TASK TO COMPLETE: Find and copy the lines in the records beneath this task that contain the word "gestion".

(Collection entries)
+ + + + +

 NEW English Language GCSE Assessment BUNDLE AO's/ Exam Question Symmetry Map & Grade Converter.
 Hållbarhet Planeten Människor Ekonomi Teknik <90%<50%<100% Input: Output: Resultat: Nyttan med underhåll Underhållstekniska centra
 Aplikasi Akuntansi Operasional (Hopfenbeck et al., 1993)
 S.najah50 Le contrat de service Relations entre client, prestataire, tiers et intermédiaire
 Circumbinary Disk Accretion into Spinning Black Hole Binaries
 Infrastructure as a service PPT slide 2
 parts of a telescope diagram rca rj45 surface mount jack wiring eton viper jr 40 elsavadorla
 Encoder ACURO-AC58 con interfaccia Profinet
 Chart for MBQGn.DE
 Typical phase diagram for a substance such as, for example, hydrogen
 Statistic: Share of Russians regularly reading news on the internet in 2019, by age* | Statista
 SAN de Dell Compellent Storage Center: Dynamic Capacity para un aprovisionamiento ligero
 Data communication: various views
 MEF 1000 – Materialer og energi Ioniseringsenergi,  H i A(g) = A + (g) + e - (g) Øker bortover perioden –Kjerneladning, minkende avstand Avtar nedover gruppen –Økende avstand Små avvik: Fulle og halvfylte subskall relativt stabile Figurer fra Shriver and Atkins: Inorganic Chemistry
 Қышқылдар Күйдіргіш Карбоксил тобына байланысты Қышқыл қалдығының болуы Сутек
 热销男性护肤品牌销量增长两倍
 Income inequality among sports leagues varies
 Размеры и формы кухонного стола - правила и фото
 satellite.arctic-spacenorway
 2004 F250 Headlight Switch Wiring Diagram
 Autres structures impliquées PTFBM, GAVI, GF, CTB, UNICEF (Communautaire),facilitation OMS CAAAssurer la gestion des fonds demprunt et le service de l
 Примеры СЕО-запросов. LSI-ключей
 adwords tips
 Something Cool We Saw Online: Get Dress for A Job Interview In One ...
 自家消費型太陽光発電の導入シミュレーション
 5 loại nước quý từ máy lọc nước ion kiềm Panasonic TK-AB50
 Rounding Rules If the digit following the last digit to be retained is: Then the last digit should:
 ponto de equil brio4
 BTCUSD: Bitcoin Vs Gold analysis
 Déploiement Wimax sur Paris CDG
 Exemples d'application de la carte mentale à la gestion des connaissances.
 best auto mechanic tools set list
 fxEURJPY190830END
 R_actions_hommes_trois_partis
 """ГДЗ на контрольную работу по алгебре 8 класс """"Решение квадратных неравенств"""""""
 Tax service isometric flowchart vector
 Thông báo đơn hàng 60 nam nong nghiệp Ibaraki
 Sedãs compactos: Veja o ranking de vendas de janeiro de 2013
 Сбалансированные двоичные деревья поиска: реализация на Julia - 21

+ + + + +

WORKED SOLUTION:
 Autres structures impliquées PTFBM, GAVI, GF, CTB, UNICEF (Communautaire),facilitation OMS CAAAssurer la gestion des fonds demprunt et le service de l
 Exemples d'application de la carte mentale à la gestion des connaissances.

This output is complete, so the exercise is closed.